はい喜んで、そして斜め上の奇跡
その空気を一変させるのは、予想の斜め上を行く双子のような女の子二人組。
珍妙な注文に戸惑いつつも、それが奇跡のエネルギーとなり、厨房に温かな笑顔が戻る物語をお届けします。
その日、厨房にいつもの「はい喜んで!」の声がなかった。
田中くんはいつも通り元気いっぱいで注文を受けているが、今日はどこか力が抜けている。
「なんだか元気がないなあ……」
佐藤さんが心配そうにつぶやく。
そんな時、食堂のドアが軽やかに開き、
いつもの女の子二人組がやってきた。
彼女たちは注文時に、厨房を一瞬凍らせる。
あやかは言った。
「カツカレーで。
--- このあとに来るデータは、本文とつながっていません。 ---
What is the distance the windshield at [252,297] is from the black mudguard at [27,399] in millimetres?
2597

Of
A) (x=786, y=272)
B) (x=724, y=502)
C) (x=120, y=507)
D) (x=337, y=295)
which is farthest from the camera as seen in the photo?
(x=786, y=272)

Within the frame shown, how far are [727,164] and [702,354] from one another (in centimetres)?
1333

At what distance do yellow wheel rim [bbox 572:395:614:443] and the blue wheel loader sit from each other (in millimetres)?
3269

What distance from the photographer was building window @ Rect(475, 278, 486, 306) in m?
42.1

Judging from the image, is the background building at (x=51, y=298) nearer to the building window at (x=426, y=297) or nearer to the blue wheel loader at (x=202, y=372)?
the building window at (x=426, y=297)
…でも、カレーは無しで。カツだけ乗せてください!」
厨房中が一瞬沈黙。
二人目はさらに衝撃の注文を続ける。
「私は特盛そば。で、そのそばに、カレーをかけてください!」
厨房の佐藤さんも田中くんも絶句。
「え?」「は?」「いや、それは…」
しかし、彼女たちはまったく悪気がない。
むしろ得意げに笑いながら言う。
「これ、絶対美味しいって!」
元気のなかった田中くんも、
そんな斜め上の発想に思わず顔がほころぶ。
厨房全体に小さな笑いが広がり、
重たかった空気がすっと軽くなった。
その後、出来上がった皿を見て佐藤さんがこっそりつぶやく。
「変わった注文だけど、食べる人が喜ぶのが一番だよな……」
食べてみたら意外にクセになる味に、厨房の皆が驚く。
女の子二人は満足そうに笑い、厨房にエネルギーを残して去っていった。
■あとがき:
思わぬ斜め上の注文は、
疲れた心に小さな風穴を開ける魔法のようなもの。
厨房もスタッフも、
改めて「食べること」の楽しさを思い出した一日だった。